## Dataset records
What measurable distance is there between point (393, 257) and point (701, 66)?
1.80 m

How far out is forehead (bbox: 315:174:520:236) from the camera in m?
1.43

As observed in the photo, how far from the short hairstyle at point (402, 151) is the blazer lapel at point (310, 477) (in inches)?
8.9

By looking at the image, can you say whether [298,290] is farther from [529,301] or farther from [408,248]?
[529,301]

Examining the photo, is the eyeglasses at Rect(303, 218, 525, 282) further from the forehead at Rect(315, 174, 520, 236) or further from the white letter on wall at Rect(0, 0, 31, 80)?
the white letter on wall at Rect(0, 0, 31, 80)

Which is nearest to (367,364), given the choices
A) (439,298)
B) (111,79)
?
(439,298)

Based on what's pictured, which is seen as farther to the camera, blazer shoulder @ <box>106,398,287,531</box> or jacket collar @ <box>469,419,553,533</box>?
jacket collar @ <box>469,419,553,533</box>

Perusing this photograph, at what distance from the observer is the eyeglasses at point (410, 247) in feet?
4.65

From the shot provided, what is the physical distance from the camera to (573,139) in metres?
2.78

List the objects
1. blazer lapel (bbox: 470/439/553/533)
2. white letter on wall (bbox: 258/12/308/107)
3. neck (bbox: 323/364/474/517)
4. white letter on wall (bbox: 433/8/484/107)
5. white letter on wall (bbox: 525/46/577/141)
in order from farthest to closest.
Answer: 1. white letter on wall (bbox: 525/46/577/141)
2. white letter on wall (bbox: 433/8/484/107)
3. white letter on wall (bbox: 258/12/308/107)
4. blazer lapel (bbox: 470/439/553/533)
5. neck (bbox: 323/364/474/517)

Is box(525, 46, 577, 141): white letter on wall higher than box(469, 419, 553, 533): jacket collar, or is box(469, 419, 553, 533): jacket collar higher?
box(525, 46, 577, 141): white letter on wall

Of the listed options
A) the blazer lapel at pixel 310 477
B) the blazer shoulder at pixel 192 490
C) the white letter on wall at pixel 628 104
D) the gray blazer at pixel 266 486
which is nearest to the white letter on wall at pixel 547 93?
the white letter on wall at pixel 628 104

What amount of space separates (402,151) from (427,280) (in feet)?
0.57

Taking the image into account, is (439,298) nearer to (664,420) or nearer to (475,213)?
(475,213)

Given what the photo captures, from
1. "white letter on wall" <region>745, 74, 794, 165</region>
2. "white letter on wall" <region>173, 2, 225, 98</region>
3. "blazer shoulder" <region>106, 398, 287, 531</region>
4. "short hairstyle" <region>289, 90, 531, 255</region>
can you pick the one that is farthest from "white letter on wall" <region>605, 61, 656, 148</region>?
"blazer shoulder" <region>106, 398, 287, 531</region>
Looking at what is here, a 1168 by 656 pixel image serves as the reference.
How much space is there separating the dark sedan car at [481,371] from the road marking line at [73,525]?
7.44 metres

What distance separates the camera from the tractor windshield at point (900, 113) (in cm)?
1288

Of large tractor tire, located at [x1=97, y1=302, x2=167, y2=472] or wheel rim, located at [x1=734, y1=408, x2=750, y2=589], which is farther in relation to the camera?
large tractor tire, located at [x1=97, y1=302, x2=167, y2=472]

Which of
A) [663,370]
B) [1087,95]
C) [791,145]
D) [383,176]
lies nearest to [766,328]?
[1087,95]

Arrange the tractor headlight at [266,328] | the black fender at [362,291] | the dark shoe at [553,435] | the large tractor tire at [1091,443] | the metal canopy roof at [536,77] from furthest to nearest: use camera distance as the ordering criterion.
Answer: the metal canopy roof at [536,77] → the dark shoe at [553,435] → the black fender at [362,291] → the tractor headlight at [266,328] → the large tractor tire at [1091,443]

## Request
Copy down the material exactly as written.

## Exercise answer
What measurable distance is there between point (393, 257) and point (701, 66)?
1.80 m

How far out is forehead (bbox: 315:174:520:236) from the camera in m?
1.43

As observed in the photo, how far from the short hairstyle at point (402, 151) is the blazer lapel at point (310, 477) (in inches)?
8.9

By looking at the image, can you say whether [298,290] is farther from [529,301] or farther from [408,248]?
[529,301]

Examining the photo, is the eyeglasses at Rect(303, 218, 525, 282) further from the forehead at Rect(315, 174, 520, 236) or further from the white letter on wall at Rect(0, 0, 31, 80)?
the white letter on wall at Rect(0, 0, 31, 80)

Which is nearest to (367,364), given the choices
A) (439,298)
B) (111,79)
?
(439,298)

Based on what's pictured, which is seen as farther to the camera, blazer shoulder @ <box>106,398,287,531</box> or jacket collar @ <box>469,419,553,533</box>?
jacket collar @ <box>469,419,553,533</box>

Perusing this photograph, at what distance from the observer is the eyeglasses at point (410, 247) in feet?
4.65

From the shot provided, what is the physical distance from the camera to (573,139) in metres?
2.78

List the objects
1. blazer lapel (bbox: 470/439/553/533)
2. white letter on wall (bbox: 258/12/308/107)
3. neck (bbox: 323/364/474/517)
4. white letter on wall (bbox: 433/8/484/107)
5. white letter on wall (bbox: 525/46/577/141)
in order from farthest to closest.
Answer: 1. white letter on wall (bbox: 525/46/577/141)
2. white letter on wall (bbox: 433/8/484/107)
3. white letter on wall (bbox: 258/12/308/107)
4. blazer lapel (bbox: 470/439/553/533)
5. neck (bbox: 323/364/474/517)

Is box(525, 46, 577, 141): white letter on wall higher than box(469, 419, 553, 533): jacket collar, or is box(469, 419, 553, 533): jacket collar higher?
box(525, 46, 577, 141): white letter on wall

Of the listed options
A) the blazer lapel at pixel 310 477
B) the blazer shoulder at pixel 192 490
C) the white letter on wall at pixel 628 104
D) the gray blazer at pixel 266 486
which is nearest to the white letter on wall at pixel 547 93?
the white letter on wall at pixel 628 104

What amount of space separates (402,151) from (427,280) (in feet)?
0.57

Taking the image into account, is (439,298) nearer to (664,420) or nearer to (475,213)?
(475,213)

Given what the photo captures, from
1. "white letter on wall" <region>745, 74, 794, 165</region>
2. "white letter on wall" <region>173, 2, 225, 98</region>
3. "blazer shoulder" <region>106, 398, 287, 531</region>
4. "short hairstyle" <region>289, 90, 531, 255</region>
can you pick the one that is farthest from "white letter on wall" <region>605, 61, 656, 148</region>?
"blazer shoulder" <region>106, 398, 287, 531</region>
Looking at what is here, a 1168 by 656 pixel image serves as the reference.
How much space is there separating the dark sedan car at [481,371] from the road marking line at [73,525]?
7.44 metres

What distance separates the camera from the tractor windshield at point (900, 113) (in cm)?
1288

Of large tractor tire, located at [x1=97, y1=302, x2=167, y2=472] or wheel rim, located at [x1=734, y1=408, x2=750, y2=589], which is farther in relation to the camera?
large tractor tire, located at [x1=97, y1=302, x2=167, y2=472]

Which of
A) [663,370]
B) [1087,95]
C) [791,145]
D) [383,176]
lies nearest to [766,328]?
[1087,95]

Arrange the tractor headlight at [266,328] | the black fender at [362,291] | the dark shoe at [553,435] | the large tractor tire at [1091,443] | the metal canopy roof at [536,77] from furthest to nearest: use camera distance as the ordering criterion.
Answer: the metal canopy roof at [536,77] → the dark shoe at [553,435] → the black fender at [362,291] → the tractor headlight at [266,328] → the large tractor tire at [1091,443]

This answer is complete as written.